◆ SOURCE DOCUMENT ◆
"""
Example: Disaggregated prefill#

With LMCache as a KV cache transfer library, we can run disaggregated prefill with vLLM. Right now, LMCache uses NIXL as a transport layer to enable fast KV cache transfer via NVLink, RDMA, or TCP.

This guide demonstrates how to run LMCache with disaggregated prefill using a single prefiller and decoder setup (1P1D) on a single machine. The architecture splits the LLM inference into two stages: prefill and decode, running on separate GPUs for better resource utilization.

Prerequisites#

Before you begin, ensure you have:

  • At least 2 GPUs

  • Python packages installed:
    • lmcache (0.2.1 or above)

    • nixl (Install instructions here)

    • vllm (latest main branch)
"""
◆ ENTRIES SUPPLIED ◆
"""
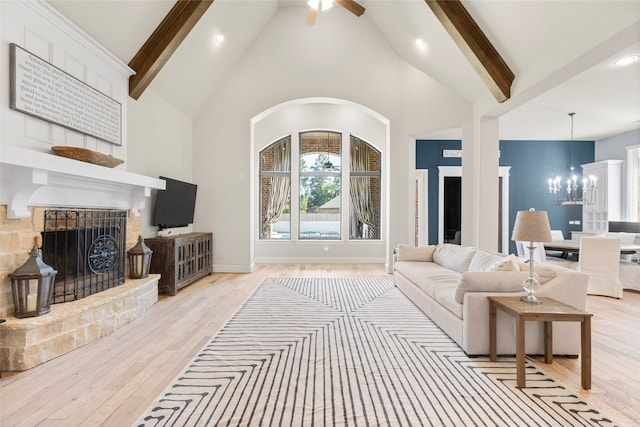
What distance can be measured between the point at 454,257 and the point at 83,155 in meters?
4.30

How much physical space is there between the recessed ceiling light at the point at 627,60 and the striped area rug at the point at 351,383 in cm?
399

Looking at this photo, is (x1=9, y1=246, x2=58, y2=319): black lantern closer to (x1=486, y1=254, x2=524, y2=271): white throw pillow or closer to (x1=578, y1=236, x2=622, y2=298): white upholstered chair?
(x1=486, y1=254, x2=524, y2=271): white throw pillow

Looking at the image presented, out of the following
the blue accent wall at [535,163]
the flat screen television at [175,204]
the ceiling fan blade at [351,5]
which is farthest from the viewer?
the blue accent wall at [535,163]

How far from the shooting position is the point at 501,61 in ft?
14.1

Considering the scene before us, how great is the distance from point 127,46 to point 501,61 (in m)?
4.60

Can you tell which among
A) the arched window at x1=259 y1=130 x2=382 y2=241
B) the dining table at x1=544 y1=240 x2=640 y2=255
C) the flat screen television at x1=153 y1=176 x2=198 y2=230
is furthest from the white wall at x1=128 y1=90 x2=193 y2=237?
the dining table at x1=544 y1=240 x2=640 y2=255

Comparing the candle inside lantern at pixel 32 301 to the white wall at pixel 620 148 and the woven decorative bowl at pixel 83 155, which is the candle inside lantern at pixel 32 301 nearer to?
the woven decorative bowl at pixel 83 155

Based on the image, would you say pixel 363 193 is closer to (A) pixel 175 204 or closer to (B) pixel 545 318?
(A) pixel 175 204

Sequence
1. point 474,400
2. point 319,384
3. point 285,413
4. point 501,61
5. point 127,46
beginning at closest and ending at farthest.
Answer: point 285,413 < point 474,400 < point 319,384 < point 127,46 < point 501,61

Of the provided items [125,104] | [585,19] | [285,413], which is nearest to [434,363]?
[285,413]

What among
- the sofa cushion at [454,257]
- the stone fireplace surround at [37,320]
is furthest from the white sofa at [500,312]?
the stone fireplace surround at [37,320]

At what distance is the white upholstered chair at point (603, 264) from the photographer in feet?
15.3

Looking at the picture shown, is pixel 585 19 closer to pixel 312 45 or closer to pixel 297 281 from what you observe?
pixel 312 45

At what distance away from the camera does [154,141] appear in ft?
16.0
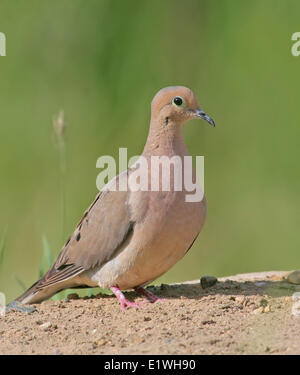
"""
◆ ACTIVITY LIST ◆
a) Render this sentence from the disaggregated prefill guide in Spanish: "Right now, LMCache uses NIXL as a transport layer to enable fast KV cache transfer via NVLink, RDMA, or TCP."
b) Turn the paragraph of the disaggregated prefill guide that begins "This guide demonstrates how to run LMCache" into a short bulleted list that keeps its main facts.
c) Reproduce the part of the disaggregated prefill guide that opens with the words "This guide demonstrates" and closes with "(Install instructions here)", swapping "GPUs" for "accelerators".
Rely only on the disaggregated prefill guide for what follows.

◆ TASK RESPONSES ◆
a) Actualmente, LMCache utiliza NIXL como capa de transporte para permitir una transferencia rápida de la caché KV mediante NVLink, RDMA o TCP.

b)
- Shows how to run LMCache with disaggregated prefill.
- Uses a single prefiller and decoder setup (1P1D) on one machine.
- Splits LLM inference into two stages, prefill and decode.
- Runs the two stages on separate GPUs for better resource utilization.

c)
This guide demonstrates how to run LMCache with disaggregated prefill using a single prefiller and decoder setup (1P1D) on a single machine. The architecture splits the LLM inference into two stages: prefill and decode, running on separate accelerators for better resource utilization.

Prerequisites#

Before you begin, ensure you have:

  • At least 2 accelerators

  • Python packages installed:
    • lmcache (0.2.1 or above)

    • nixl (Install instructions here)